Task item A: In the IR35 passage, transcribe the text starting with "Transfer of employment" and going on through "a private service company.".
Task item B: According to the IR35 passage, how long does the end-client have to review a disputed status decision and provide a reasoned response?

[Reading text]

These changes significantly affect UK-based: individuals who provide their services through a PSC; recruitment agencies and other intermediaries that supply staff through PSCs; and the large and medium-sized companies outside the public sector that engage them (known as end-clients).

The remainder of this article covers the specifics of IR35 private sector provisions and the steps your business should take to comply.

Small business exemption

The smallest 1.5 million UK businesses are exempt from the provisions if they meet two or more of the following criteria:

  • No more than 50 employees
  • Annual turnover of no more than £10.2 million
  • Balance sheet total is no more than £5.1 million

Where the end-client qualifies as a small business, the responsibility for determining the IR35 status of a contract remains with the private service company. (There is no small business exemption for public sector organisations.)

Additionally, HMRC has included clauses in the legislation to prevent off-payroll workers from being routed to small associated companies and subsidiaries connected to a large end-user.

IR35 status determination statement

The end-client must confirm the IR35 status of a contractor who operates via a PSC by providing a status determination statement (SDS). The SDS must be provided in writing to both the contractor and the party responsible for paying the private service company.

IR35 status dispute resolution process

According to the private sector provisions, if a PSC does not agree with an IR35 status decision, it may dispute the decision. In the event of a dispute, the end-client must review the decision and provide a reasoned response within 45 days.

Transfer of employment tax liabilities

The legislation is designed to ensure that the end-client, or the fee-payer if an agency is involved, is responsible for any employment tax liabilities. The new rules allow HMRC to recover tax liabilities from another “relevant person” if the fee payer fails to pay taxes due under IR35. A relevant person is any party involved in the payment to a private service company.

[/Reading text]
[Recorded information]

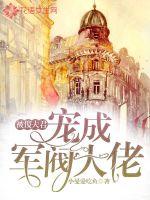 永恒之心txt下载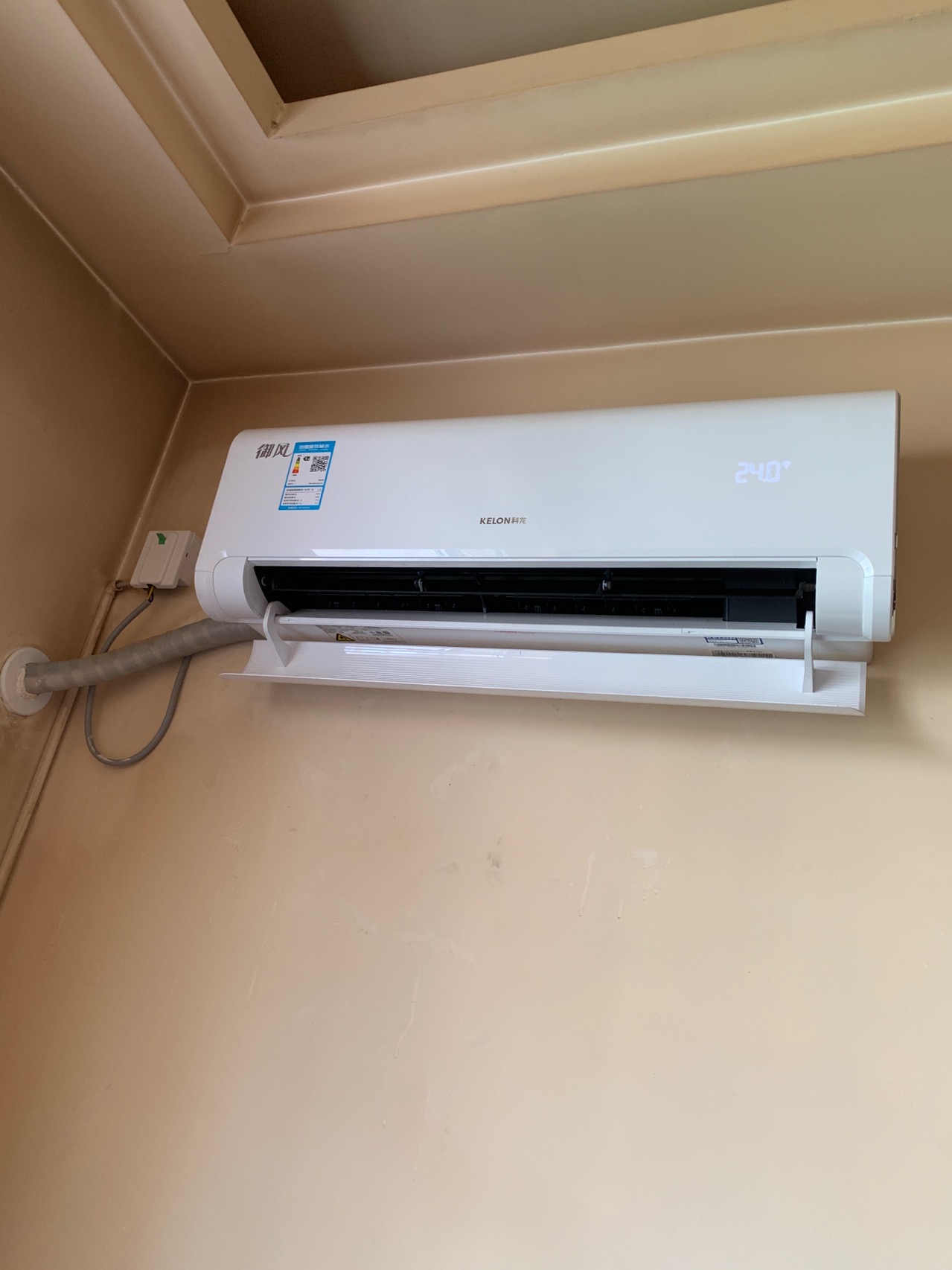 [官方自营]科龙(KELON)2匹新一级节能变频家用 客厅商铺空调挂机冷暖 智能语音控制KFR-50GW/LN1H-X1晒单图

[/Recorded information]

Exercise response A:
Transfer of employment tax liabilities

The legislation is designed to ensure that the end-client, or the fee-payer if an agency is involved, is responsible for any employment tax liabilities. The new rules allow HMRC to recover tax liabilities from another “relevant person” if the fee payer fails to pay taxes due under IR35. A relevant person is any party involved in the payment to a private service company.

Exercise response B: 45 days